At the end of the if you are spending a thousand pounds or maybe much more on a holiday why take chances to save £50 or more on a policy, particularily where your health (and treatment thereof) is involved?

This is getting rather complicated...

If I was you I would read the info on the E?HIC card which is specific to France on the NHS link I gave you. You can follow the highlighted text for country specific advice. Apply for the card if you haven't done so already and then discuss with the insurance company.

Repatriating people when they are sick is most expensive when people are returned to the UK in air ambulances. This is generally only done when health care in situ is inadequate or too expensive. It is unlikely that you will need to be repatriated from France as their cardiac care is very good. I assume pulmonary care is good too.

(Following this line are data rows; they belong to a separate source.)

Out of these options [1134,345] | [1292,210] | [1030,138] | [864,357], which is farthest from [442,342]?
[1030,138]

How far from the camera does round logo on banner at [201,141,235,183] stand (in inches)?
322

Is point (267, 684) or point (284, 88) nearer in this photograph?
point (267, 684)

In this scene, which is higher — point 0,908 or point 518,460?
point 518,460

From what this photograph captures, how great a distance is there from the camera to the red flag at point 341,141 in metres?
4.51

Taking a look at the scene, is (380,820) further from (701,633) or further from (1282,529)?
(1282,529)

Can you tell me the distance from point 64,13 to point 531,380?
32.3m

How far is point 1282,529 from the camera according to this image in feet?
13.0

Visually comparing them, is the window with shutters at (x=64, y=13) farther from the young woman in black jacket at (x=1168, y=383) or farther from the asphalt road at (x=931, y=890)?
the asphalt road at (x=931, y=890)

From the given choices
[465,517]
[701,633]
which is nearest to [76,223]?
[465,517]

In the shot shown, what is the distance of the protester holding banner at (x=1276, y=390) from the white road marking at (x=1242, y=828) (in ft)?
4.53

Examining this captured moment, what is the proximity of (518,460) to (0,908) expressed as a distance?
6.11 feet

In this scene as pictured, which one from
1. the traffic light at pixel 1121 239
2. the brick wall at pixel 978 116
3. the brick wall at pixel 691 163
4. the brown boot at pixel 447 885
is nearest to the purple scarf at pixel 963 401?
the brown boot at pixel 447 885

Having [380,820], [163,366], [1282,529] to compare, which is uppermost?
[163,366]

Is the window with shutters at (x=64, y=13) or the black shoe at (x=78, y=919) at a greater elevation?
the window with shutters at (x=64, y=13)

Repatriations are usually done using "reciprocal" free seats negotiated between airlines - although costs are sometimes incurred.

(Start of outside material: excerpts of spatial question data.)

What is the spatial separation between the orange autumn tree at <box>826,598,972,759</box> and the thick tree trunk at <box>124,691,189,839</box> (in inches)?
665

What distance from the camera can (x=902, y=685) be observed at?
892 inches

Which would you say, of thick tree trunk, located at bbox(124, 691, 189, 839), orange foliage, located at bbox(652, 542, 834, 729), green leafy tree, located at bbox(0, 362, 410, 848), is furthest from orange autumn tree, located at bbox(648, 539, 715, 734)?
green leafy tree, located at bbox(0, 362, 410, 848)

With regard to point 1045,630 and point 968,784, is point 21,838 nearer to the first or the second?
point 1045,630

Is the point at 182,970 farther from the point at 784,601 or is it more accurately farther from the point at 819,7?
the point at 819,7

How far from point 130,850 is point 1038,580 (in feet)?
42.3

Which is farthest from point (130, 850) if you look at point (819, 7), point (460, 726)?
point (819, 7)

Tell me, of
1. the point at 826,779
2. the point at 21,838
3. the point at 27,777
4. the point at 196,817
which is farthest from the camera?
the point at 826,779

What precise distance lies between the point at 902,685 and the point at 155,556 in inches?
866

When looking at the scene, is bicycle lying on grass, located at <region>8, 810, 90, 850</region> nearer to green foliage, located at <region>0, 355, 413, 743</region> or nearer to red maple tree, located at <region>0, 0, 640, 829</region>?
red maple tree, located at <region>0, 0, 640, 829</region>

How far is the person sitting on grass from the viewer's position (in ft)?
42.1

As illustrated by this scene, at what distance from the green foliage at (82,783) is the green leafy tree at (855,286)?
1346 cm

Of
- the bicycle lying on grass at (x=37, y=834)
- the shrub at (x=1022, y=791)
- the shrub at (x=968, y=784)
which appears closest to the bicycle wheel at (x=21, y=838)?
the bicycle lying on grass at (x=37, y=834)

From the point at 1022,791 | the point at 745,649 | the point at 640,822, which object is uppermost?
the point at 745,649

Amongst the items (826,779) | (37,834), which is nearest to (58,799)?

You will also have a motor home with you, which someone will need to drive home. So unless only one of you can drive it (?) and that person is in hospital, it is unlikely that both of you will need to be repatriated. Think about that one if your husband is the driver and insure both of you.

The NHS website does mention "extra charges" in France, but these may not apply to emergencies. Ambulances can incur a charge. Read the country specific information, prepare for such eventualities and discuss with your insurance company.

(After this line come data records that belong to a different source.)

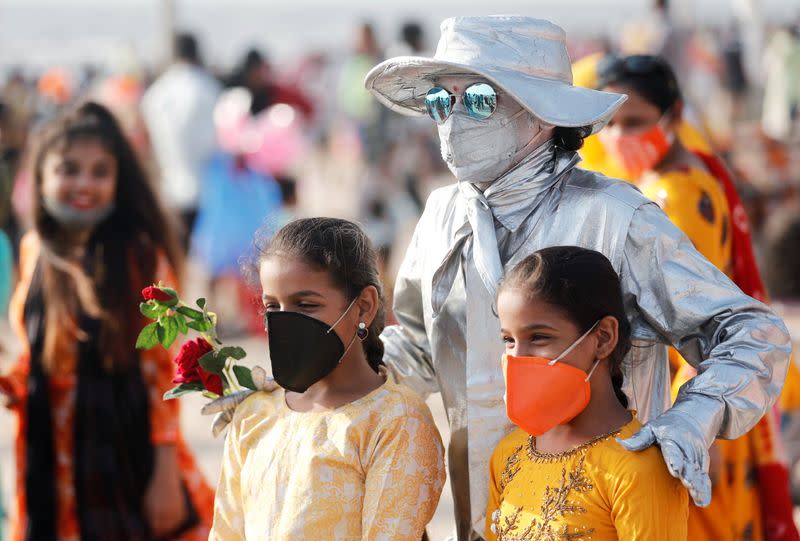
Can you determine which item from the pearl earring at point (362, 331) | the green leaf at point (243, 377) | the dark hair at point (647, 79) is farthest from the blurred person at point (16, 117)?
the pearl earring at point (362, 331)

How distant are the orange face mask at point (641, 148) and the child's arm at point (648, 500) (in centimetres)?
201

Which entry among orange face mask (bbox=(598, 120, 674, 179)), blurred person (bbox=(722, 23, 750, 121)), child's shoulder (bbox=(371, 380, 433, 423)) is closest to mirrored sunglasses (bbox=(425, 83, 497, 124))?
child's shoulder (bbox=(371, 380, 433, 423))

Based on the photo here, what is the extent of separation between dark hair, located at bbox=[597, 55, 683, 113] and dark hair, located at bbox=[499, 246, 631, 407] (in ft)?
Result: 6.00

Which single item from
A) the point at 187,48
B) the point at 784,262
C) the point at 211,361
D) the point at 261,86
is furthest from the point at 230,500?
the point at 261,86

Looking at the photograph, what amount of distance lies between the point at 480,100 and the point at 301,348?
2.02 feet

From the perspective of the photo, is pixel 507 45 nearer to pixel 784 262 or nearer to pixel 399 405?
pixel 399 405

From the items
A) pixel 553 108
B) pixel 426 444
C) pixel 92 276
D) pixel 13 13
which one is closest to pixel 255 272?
pixel 426 444

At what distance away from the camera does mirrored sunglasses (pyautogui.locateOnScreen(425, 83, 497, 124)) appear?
2965 mm

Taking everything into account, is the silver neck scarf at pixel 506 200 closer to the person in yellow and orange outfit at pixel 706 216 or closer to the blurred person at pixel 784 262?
the person in yellow and orange outfit at pixel 706 216

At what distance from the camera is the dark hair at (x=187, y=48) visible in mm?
11531

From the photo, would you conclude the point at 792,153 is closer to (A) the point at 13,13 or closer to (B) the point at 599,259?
(B) the point at 599,259

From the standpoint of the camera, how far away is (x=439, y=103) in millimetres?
3029

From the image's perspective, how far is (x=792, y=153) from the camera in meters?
15.0

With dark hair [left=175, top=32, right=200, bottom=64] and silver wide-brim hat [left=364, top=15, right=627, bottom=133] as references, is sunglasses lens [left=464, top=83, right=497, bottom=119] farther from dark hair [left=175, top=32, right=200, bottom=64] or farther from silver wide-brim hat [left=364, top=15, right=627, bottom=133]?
dark hair [left=175, top=32, right=200, bottom=64]
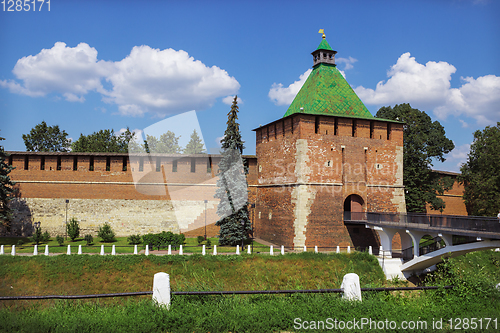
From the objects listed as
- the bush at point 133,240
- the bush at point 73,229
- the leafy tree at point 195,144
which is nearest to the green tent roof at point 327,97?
the bush at point 133,240

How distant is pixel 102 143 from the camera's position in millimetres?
37812

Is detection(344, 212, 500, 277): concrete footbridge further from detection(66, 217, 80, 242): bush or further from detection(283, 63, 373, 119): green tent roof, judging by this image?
detection(66, 217, 80, 242): bush

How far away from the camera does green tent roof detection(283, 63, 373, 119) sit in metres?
20.5

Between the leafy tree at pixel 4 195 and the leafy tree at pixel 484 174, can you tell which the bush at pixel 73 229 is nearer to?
the leafy tree at pixel 4 195

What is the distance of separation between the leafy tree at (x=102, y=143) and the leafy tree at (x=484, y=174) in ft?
116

If you have a policy in place to supplement the EHIC most clinics and hospitals (especially private ones - which I would avoid if in the EU) will take your policy and liaise with the insurance company's "assistance company" directly in a medical emergency. These companies have banks of trained nurses and advisers and take all of the hassle away from you should anything serious happen. Get the assistance company's number before you travel.

Medical issues overseas seem complicated. Often they are not if your insurance cover is adequate and based on honest disclosures. Problems arise when people negotiate cheap deals and don't tell the truth about pre-existing conditions.

Find out everything you can about accessing care in the part of France you are going to and take the appropriate contact numbers/addresses etc with you for cardiac/pulmonary units and you will be fine.

x

France isn't a million miles away, you have accommodation on tap (a motor home) and if push came to shove family could fly /train out reasonably cheaply to help you.